Medicina e ricerca

Trapianti, ricette per crescere: ecco le strategie d'avanguardia del Centro nazionale

di Barbara Gobbi

La novità è che il trapianto resta la terapia d'elezione, ma non è più l'unica. E - dove e quando possibile - può essere utilmente rimpiazzato da alternative, frutto del restyling organizzativo e delle innovazioni tecnologiche, che stanno rivoluzionando il pianeta gestito dal Cnt.
«Tutto il mondo e con esso l'Italia sta cambiando - spiega infatti il direttore del Centro nazionale trapianti in un servizio pubblicato su Il Sole-24OreSanità n. 21/2014 - Alessandro Nanni Costa -: stiamo mettendo in campo le possibili soluzioni per aggirare il limite oggettivo del numero dei donatori cadavere e il risultato più visibile è il sostanziale equilibrio delle liste d'attesa. Che, se non calano, di certo non aumentano». Merito del lavoro svolto sulle gravi insufficienze d'organo, che scongiura quando possibile la soluzione trapianto; e merito anche, una volta che in lista il paziente sia entrato, del maggiore imput impresso, rispetto a pochi anni fa, a soluzioni come il trapianto da vivente, che pure va ancora sviluppato.
«A chi parla di un sistema in stand-by - tiene quindi a precisare Nanni Costa - rispondo che ad aprile registriamo un dato parziale di +6% di interventi rispetto all'anno prima e che in ogni caso non si può guardare ai meri numeri ma al dinamismo dell'organizzazione italiana. Che in questi ultimi 12 mesi è stato massimo».
Da una parte si è avuto l'insediamento presso l'Iss, il 1° novembre scorso, del Cnt operativo che ha preso in carico l'attività prima svolta dai centri interregionali. Dall'altro c'è l'innovazione, di cui diamo conto in queste pagine insieme con i report su progetti di formazione e di incentivazione all'espressione di esprimere la volontà di donare.

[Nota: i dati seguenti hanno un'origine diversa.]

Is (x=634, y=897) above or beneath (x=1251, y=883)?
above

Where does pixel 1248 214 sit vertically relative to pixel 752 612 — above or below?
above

A guardare le novità, spicca per cuore e polmoni la tecnica di riperfusione, che consente di migliorare le condizioni dell'organo tra il prelievo e il trapianto. Grazie al "rescue" i trapianti di polmone aumentano del 50% in due anni: da 100 siamo arrivati a circa 150.
L'assistenza ventricolare meccanica (Vad), nata come tecnica-ponte, si sta profilando sempre più come possibile alternativa all'impianto di un cuore nuovo. «Se il Vad non è ancora diventato scelta d'elezione - spiega Nanni Costa - è perché non disponiamo dei risultati a 20 anni e perché questo dispositivo incontra il limite concreto di non disporre di una sorgente d'energia trasportabile. Nel frattempo però, da tecnica "bridge" la Vad è diventata un'alternativa al trapianto valida nel tempo e potrebbe rivelarsi una "destination therapy"».
Quanto al rene, il trattamento di desensibilizzazione dà ottimi risultati: in un anno - stando ai dati Cnt - siamo passati da 185 trapianti da vivente del 2012 a 228 nel 2013. «Il che si traduce - sottolinea Nanni Costa - in un +15% e in 4 trapianti di rene da vivente pmp. Un dato più vicino, rispetto a qualche anno fa quando eravamo fermi a 2 pmp, al traguardo minimo 6 pmp che ci siamo dati». Ma il Cnt pensa anche di utilizzare su scala nazionale (e di aprirsi allo scambio con altri Paesi) le tecniche a crossover già impiegate in Spagna e praticate abitualmente negli Usa, a partire dalle esperienze-pilota realizzate a Pisa e a Siena.
Il fegato, ancora: oggi grazie anche all'impiego delle tecniche di split in cui l'Italia è tra i leader mondiali, si riescono a coprire le urgenze nel 90% dei casi. Quattro pazienti su 5 escono dalla lista in seguito a trapianto, e la permanenza in attesa prima dell'intervento - grazie alle migliori cure prestate all'organo - arriva a due anni, mentre prima il paziente moriva a soli sei mesi dall'accesso.

Certo non mancano le criticità. Dopo l'esordio a Padova l'Italia è ancora indietro sul "cuore fermo" e solo ora si sta lavorando per costruire un programma policentrico. L'opzione trapianto da vivente non è ancora sfruttata adeguatamente, mentre il dato di avere i donatori più anziani d'Europa è un problema, rispetto al quale l'Italia deve continuamente misurarsi.